Critique : Des cerises et des jours
par Alfonso Rivera
- Ce premier long par Clara Sanz est un documentaire franco-espagnol débordant de vie, de vérité et d'affection, dont le personnage est sa grand-mère de 90 ans et la personne qui s'occupe d'elle
Dans le cadre de la sélection officielle du festival en ligne Márgenes, on peut découvrir gratuitement en ce moment, et ce jusqu’au 8 décembre, le documentaire Des cerises et des jours [+lire aussi :
bande-annonce
fiche film], premier long-métrage de Clara Sanz, une réalisatrice qui est professionnellement liée à d’autres, à Séville, Tarifa ou encore Curitiba au Brésil. Le film a également été présenté aux dernières éditions du Festival de Gijón (section Esbilla) et de L’Alternativa. Avec l’intimité comme liant pour unir toutes ses scènes, l'oeuvre est dédiée à toutes les femmes qui prennent soin, d'elles-mêmes et des autres. Ses personnages sont la grand-mère de la réalisatrice, Rosita, 90 ans, et Maria, une Équatorienne qui s’occupe d’elle depuis très longtemps, et qui a laissé dans son pays d’origine sa propre famille.
Dès le plan d’ouverture, où l'on voit des mains qui font de la couture et montrent à d’autres mains comment procéder, Des cerises et des jours souligne que le motif de la transmission des connaissances et des sentiments affectueux va parcourir tout le film : on voit tout de suite après deux femmes, théoriquement séparées par leurs origines, leur passé, leur âge et leur culture, mais qui semblent deux sœurs qui se comprennent, se respectent et, au fond, s'aiment profondément. Tandis que la plus jeune, Maria, s'occupe de toutes les tâches domestiques (faire les lits, le linge, cuisiner), Rosita, toujours joyeuse, confiante et heureuse de la présence attentive de l’autre, ne cesse de chanter, de lire et d’aider à la cuisine : c’est une âme jeune et active dans un corps de près d’un siècle de vie, qui n’a pas perdu le sens de l’humour.

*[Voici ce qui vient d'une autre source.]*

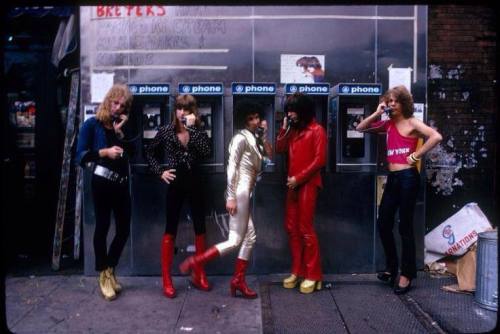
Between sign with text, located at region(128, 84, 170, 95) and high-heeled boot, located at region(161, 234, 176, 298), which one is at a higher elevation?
sign with text, located at region(128, 84, 170, 95)

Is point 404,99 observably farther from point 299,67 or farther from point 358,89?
point 299,67

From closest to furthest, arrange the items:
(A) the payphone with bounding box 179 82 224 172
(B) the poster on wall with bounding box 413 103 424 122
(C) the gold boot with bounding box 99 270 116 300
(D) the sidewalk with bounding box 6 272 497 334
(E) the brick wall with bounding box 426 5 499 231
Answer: (D) the sidewalk with bounding box 6 272 497 334 → (C) the gold boot with bounding box 99 270 116 300 → (A) the payphone with bounding box 179 82 224 172 → (B) the poster on wall with bounding box 413 103 424 122 → (E) the brick wall with bounding box 426 5 499 231

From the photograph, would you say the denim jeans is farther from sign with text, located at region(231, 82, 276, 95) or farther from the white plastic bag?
sign with text, located at region(231, 82, 276, 95)

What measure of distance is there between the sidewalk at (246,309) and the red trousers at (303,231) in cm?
25

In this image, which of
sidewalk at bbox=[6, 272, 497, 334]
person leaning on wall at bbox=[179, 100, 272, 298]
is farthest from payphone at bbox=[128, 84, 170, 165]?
sidewalk at bbox=[6, 272, 497, 334]

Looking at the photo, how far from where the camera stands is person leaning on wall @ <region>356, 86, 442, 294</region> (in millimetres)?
4891

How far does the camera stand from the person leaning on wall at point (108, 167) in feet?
15.7

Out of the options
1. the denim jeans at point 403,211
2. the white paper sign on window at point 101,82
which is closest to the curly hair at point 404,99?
the denim jeans at point 403,211

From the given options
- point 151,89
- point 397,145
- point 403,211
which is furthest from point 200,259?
point 397,145

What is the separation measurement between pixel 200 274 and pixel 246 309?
75cm

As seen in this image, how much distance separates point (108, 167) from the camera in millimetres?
4801

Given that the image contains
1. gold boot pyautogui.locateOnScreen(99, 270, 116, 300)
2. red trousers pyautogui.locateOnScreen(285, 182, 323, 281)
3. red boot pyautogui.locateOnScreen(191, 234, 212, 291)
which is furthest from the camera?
red boot pyautogui.locateOnScreen(191, 234, 212, 291)

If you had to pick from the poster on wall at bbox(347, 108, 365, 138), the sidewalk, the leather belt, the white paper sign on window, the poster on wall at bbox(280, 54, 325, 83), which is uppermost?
the poster on wall at bbox(280, 54, 325, 83)

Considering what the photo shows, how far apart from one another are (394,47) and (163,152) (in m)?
2.79
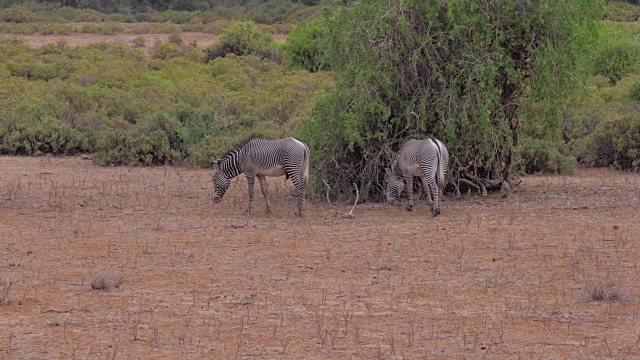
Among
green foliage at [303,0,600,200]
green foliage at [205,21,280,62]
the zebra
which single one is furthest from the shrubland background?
green foliage at [205,21,280,62]

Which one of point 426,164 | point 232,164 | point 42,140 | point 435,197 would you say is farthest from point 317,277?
point 42,140

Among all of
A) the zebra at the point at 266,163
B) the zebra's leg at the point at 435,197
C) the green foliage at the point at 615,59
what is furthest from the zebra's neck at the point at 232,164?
the green foliage at the point at 615,59

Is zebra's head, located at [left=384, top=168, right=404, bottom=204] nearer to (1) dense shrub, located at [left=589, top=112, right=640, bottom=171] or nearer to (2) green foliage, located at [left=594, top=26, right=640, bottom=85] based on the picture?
(1) dense shrub, located at [left=589, top=112, right=640, bottom=171]

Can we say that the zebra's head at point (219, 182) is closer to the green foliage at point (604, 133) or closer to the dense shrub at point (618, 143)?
the green foliage at point (604, 133)

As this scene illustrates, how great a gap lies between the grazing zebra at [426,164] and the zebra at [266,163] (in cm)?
128

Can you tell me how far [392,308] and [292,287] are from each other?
115 cm

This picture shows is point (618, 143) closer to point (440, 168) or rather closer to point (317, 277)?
point (440, 168)

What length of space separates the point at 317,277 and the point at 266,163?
3.81 metres

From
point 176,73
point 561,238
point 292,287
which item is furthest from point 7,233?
point 176,73

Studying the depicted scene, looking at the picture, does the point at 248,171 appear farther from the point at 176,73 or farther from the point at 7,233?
the point at 176,73

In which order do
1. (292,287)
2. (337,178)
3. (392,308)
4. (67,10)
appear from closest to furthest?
(392,308) → (292,287) → (337,178) → (67,10)

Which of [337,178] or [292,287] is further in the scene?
[337,178]

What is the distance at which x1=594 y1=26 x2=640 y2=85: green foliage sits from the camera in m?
28.2

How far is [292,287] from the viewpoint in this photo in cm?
971
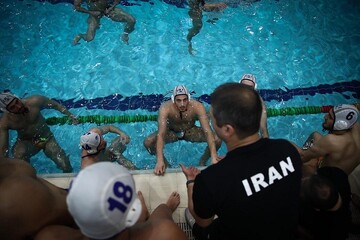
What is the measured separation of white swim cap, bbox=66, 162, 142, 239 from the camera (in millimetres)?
1488

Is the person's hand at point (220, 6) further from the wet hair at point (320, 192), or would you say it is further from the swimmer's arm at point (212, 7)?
the wet hair at point (320, 192)

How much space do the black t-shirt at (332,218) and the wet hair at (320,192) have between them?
156mm

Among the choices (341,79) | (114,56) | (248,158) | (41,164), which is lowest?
(41,164)

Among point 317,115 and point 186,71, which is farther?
point 186,71

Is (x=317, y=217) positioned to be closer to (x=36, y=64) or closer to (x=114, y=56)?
(x=114, y=56)

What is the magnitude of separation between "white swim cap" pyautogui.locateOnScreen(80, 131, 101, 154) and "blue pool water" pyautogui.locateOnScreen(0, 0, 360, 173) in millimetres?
1883

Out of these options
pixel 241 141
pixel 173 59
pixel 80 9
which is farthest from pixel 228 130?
pixel 80 9

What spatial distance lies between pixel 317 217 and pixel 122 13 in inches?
272

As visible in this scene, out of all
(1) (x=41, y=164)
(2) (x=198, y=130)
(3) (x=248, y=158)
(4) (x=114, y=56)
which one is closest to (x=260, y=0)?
(4) (x=114, y=56)

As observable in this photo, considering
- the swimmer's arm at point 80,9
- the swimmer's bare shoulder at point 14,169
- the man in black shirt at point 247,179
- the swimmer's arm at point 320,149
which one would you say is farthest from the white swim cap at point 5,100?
the swimmer's arm at point 320,149

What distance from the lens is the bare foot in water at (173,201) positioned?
3.41 metres

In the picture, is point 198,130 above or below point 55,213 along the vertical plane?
below

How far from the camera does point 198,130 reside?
212 inches

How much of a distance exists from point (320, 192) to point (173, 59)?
5826mm
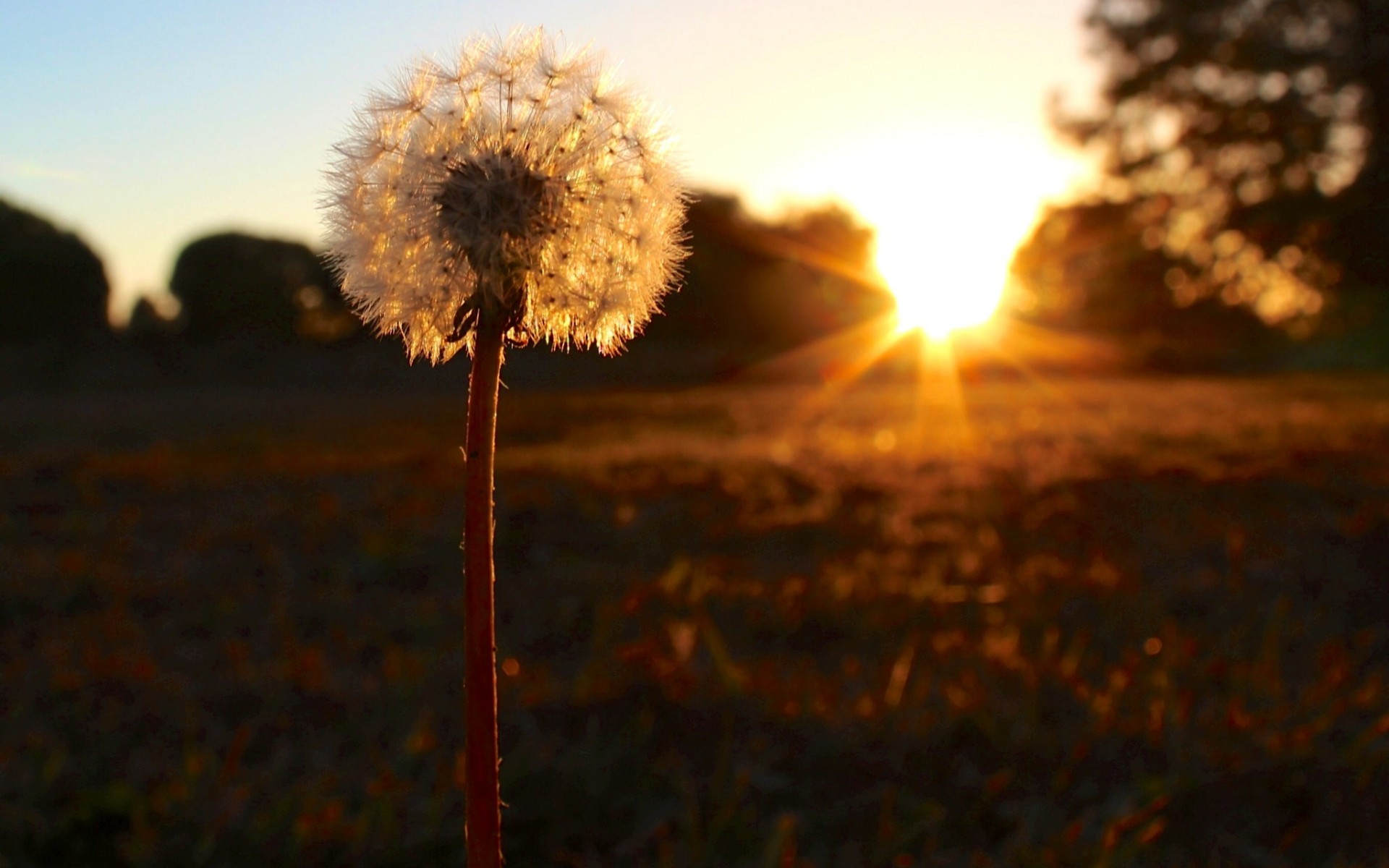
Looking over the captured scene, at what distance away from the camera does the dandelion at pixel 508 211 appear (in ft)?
4.74

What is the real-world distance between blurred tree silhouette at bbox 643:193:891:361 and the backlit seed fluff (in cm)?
2434

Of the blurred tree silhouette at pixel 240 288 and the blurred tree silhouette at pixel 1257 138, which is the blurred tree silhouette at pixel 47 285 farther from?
the blurred tree silhouette at pixel 1257 138

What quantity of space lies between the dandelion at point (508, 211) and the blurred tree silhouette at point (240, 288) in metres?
19.6

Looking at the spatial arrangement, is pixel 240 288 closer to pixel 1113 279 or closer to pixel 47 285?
pixel 47 285

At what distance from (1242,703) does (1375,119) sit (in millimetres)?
7337

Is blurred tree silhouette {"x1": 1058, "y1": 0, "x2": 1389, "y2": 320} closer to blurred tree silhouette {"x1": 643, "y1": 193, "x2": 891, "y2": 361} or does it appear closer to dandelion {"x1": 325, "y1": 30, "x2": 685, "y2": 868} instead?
dandelion {"x1": 325, "y1": 30, "x2": 685, "y2": 868}

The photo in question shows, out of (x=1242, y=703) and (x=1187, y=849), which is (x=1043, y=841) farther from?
(x=1242, y=703)

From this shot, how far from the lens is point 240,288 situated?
21984 mm

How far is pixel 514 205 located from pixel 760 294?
2901cm

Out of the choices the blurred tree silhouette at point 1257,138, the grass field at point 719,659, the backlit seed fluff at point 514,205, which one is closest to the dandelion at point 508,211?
the backlit seed fluff at point 514,205

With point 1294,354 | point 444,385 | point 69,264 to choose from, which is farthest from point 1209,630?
point 1294,354

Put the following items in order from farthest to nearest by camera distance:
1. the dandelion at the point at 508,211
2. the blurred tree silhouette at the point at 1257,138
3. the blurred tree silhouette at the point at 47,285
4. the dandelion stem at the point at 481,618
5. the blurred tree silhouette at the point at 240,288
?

Les deux femmes forment un duo qui s'entend bien : elles se souhaitent la bonne nuit et petit-déjeunent ensemble, elles se racontent des secrets et s'écoutent l'une l'autre, comme des amies et camarades. Tout cela entre les murs d’une maison située dans un village de la Manche (dont le nom n'est jamais mentionné), tandis que dehors, la neige tombe, des fêtes populaires sont célébrées, les chats miaulent... Sanz construit au fil du film, lentement et subtilement, le portrait affectueux, presque en forme d'hommage, de deux dames qui finissent par séduire le spectateur : la plus jeune pour son dévouement, son pragmatisme, son amour des animaux et ses attentions pour tout le monde, la plus âgée pour sa sagesse héritée de la vie, son sens commun et cette coquetterie qu’elle conserve encore, qui chasse toute peur du lendemain.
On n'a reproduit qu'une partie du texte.